_Problem set:_
A) From the forum thread on outlier detection in Spark, output the passage from "If I remember" up to and including "workaround for do it?".
B) In the forum thread on outlier detection in Spark, which Spark SQL function does the suggested workaround use?

_Text passage:_
Outlier detection of geodata within Spark nodes

Hi,
Is there a way to detect/handle/remove outliers from geographical data (latitude/longitude)?

If I remember well there was the outlier removal node that worked fine. But if I want to perform it within Spark?
Is there such a workaround for do it?

Thanks in advance.

Hi @gujodm

as a workaround you can use the “Spark SQL” node and the percentile_approx Spark SQL function. For example if you have a table with numeric column “agep”, the following Spark SQL query will remove outliers:

SELECT * FROM 
 #table# as inTable, 
 (SELECT (2.5*percentile_approx(agep, 0.25) - 1.5*percentile_approx(agep, 0.75)) as lower,
         (2.5*percentile_approx(agep, 0.75) - 1.5*percentile_approx(agep, 0.25)) as upper
  FROM #table#) as bound
WHERE 
  agep >= bound.lower
   AND 
  agep <= bound.upper

This is using the outlier definition based on inter-quartile ranges described here:
http://www.purplemath.com/modules/boxwhisk3.htm

  • Björn
3 Likes

Thanks @bjoern.lohrmann,
this is an interesting approach… let me try to apply it.

~g

1 Like

[Stored data]

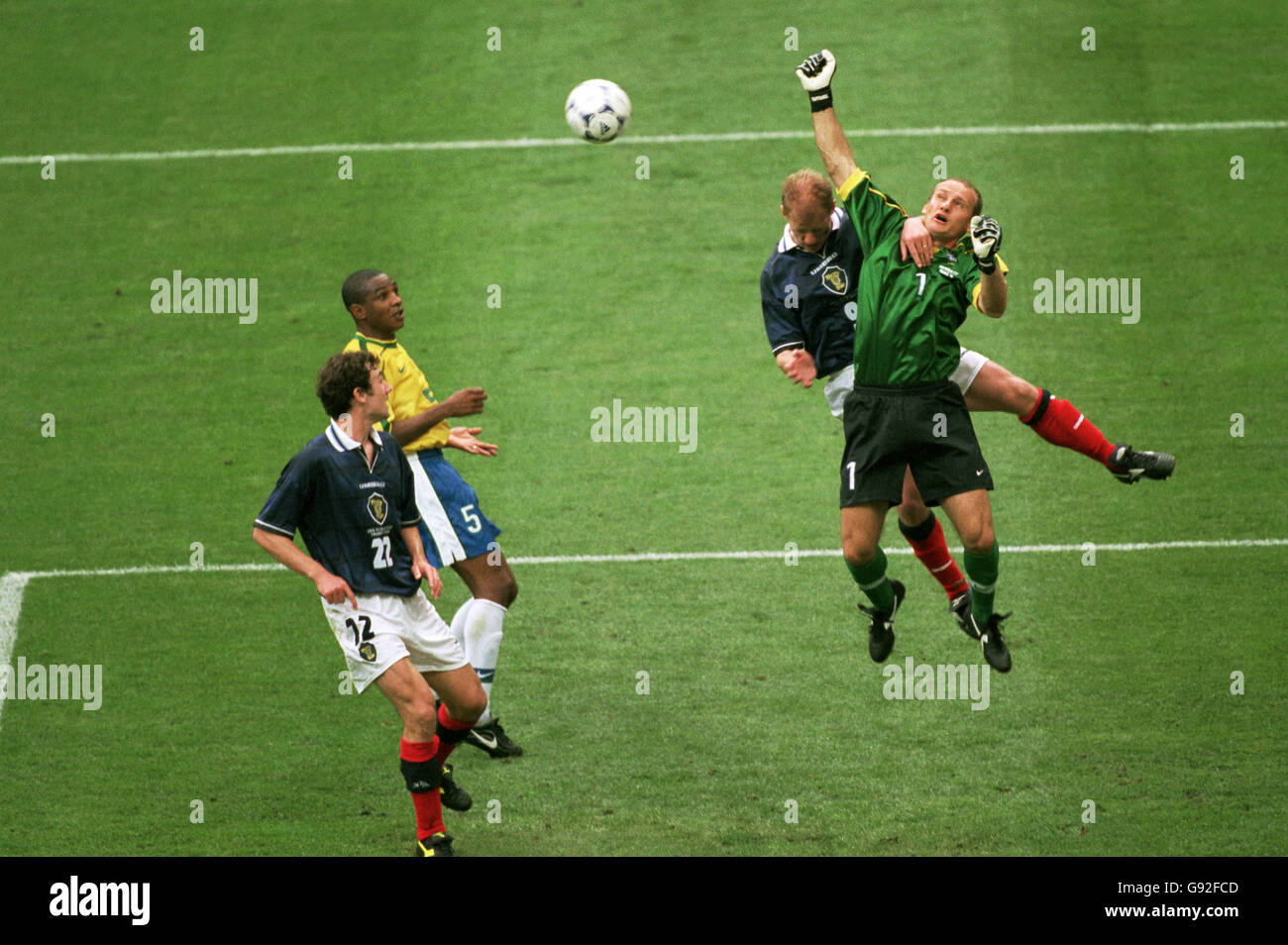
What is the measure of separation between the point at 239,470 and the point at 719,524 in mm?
3962

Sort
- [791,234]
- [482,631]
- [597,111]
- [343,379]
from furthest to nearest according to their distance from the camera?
[597,111] < [482,631] < [791,234] < [343,379]

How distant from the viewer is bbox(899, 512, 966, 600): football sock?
9180 millimetres

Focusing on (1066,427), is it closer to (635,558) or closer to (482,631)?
(482,631)

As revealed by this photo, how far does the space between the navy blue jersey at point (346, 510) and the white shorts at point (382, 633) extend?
0.26ft

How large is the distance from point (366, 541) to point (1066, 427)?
3.93 meters

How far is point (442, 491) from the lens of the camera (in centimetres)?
918

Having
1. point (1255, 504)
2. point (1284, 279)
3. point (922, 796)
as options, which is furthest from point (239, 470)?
point (1284, 279)

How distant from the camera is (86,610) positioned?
1123 centimetres

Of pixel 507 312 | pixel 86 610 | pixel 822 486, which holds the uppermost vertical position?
pixel 507 312

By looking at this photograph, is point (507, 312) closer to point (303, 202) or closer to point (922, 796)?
point (303, 202)

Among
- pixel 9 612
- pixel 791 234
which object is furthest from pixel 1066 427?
pixel 9 612

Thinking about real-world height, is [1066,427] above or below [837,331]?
below

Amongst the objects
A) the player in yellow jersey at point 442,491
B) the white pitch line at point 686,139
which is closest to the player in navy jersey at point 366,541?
the player in yellow jersey at point 442,491

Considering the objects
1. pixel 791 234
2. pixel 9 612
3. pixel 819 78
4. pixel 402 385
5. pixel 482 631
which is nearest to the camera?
pixel 819 78
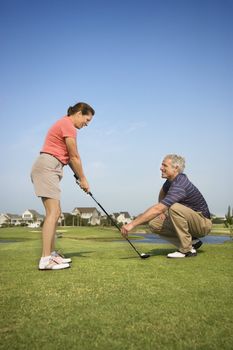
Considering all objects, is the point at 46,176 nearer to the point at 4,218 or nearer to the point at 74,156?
the point at 74,156

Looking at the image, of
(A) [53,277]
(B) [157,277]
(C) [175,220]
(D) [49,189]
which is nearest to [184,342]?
(B) [157,277]

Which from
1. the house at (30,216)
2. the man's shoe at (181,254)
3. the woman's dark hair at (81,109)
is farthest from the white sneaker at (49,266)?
the house at (30,216)

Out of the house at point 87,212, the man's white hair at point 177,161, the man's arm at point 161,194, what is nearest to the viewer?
the man's white hair at point 177,161

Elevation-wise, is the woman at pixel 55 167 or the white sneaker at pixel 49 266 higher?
the woman at pixel 55 167

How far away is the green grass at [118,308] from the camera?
6.92 feet

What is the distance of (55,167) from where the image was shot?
5363 millimetres

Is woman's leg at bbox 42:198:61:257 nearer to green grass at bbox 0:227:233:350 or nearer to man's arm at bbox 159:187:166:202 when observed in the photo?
green grass at bbox 0:227:233:350

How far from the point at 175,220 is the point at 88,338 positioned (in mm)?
3942

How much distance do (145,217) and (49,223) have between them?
4.59 ft

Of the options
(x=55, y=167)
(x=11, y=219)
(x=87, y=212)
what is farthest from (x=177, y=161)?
(x=11, y=219)

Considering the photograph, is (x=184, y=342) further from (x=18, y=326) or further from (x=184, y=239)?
(x=184, y=239)

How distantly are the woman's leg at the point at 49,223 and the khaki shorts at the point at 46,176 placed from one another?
10 cm

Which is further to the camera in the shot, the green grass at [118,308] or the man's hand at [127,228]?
the man's hand at [127,228]

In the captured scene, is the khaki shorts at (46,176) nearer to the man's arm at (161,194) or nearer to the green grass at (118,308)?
the green grass at (118,308)
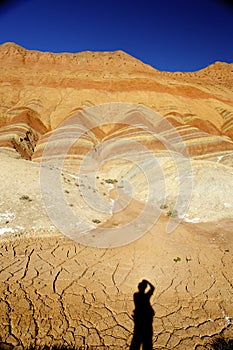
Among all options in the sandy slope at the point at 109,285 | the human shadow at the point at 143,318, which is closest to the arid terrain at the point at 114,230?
the sandy slope at the point at 109,285

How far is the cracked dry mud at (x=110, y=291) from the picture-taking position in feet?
14.1

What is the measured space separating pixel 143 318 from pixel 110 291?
105 cm

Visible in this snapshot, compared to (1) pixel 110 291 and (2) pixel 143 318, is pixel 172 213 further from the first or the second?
(2) pixel 143 318

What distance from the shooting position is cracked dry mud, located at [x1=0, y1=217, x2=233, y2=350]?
4.30 meters

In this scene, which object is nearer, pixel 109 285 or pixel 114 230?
pixel 109 285

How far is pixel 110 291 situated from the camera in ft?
18.1

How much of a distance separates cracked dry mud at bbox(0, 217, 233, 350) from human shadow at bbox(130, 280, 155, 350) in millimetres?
97

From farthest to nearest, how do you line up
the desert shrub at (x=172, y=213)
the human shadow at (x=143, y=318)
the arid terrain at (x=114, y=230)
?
the desert shrub at (x=172, y=213)
the arid terrain at (x=114, y=230)
the human shadow at (x=143, y=318)

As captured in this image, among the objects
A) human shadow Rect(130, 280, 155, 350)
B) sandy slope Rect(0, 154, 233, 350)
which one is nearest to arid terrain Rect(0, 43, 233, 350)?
sandy slope Rect(0, 154, 233, 350)

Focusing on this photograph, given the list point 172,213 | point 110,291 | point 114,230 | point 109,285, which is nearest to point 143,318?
point 110,291

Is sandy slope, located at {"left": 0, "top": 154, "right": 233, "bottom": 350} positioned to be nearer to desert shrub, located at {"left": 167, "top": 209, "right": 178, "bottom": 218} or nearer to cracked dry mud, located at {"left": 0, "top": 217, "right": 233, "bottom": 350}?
cracked dry mud, located at {"left": 0, "top": 217, "right": 233, "bottom": 350}

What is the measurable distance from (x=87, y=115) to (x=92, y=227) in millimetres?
26220

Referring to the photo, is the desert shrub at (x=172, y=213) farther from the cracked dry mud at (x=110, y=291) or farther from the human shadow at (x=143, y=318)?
the human shadow at (x=143, y=318)

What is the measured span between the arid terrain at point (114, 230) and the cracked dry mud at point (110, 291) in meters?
0.02
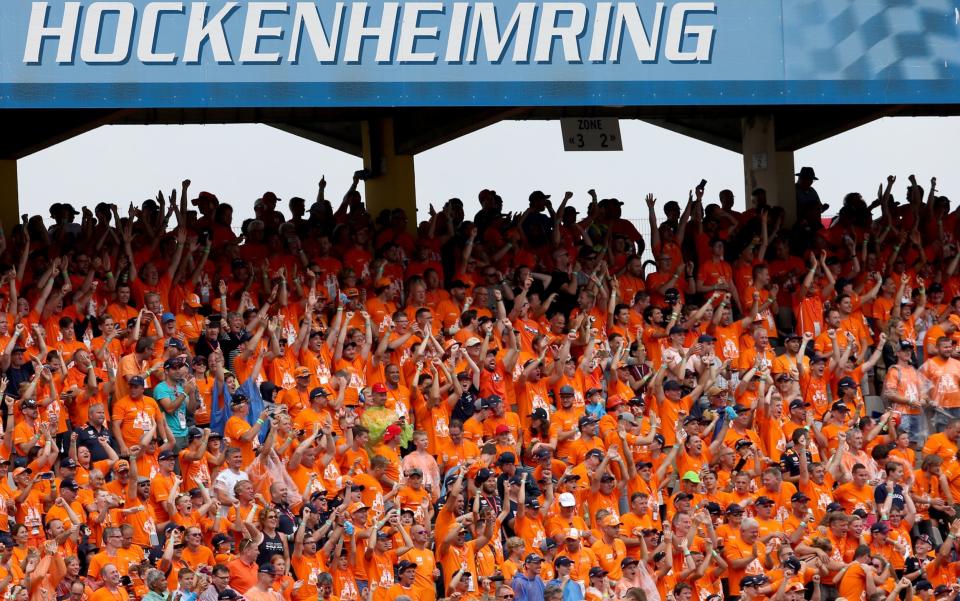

_Results for the exercise:_
A)
If I remember well there was the outlier removal node that worked fine. But if I want to perform it within Spark?
Is there such a workaround for do it?

B) It uses the percentile_approx function.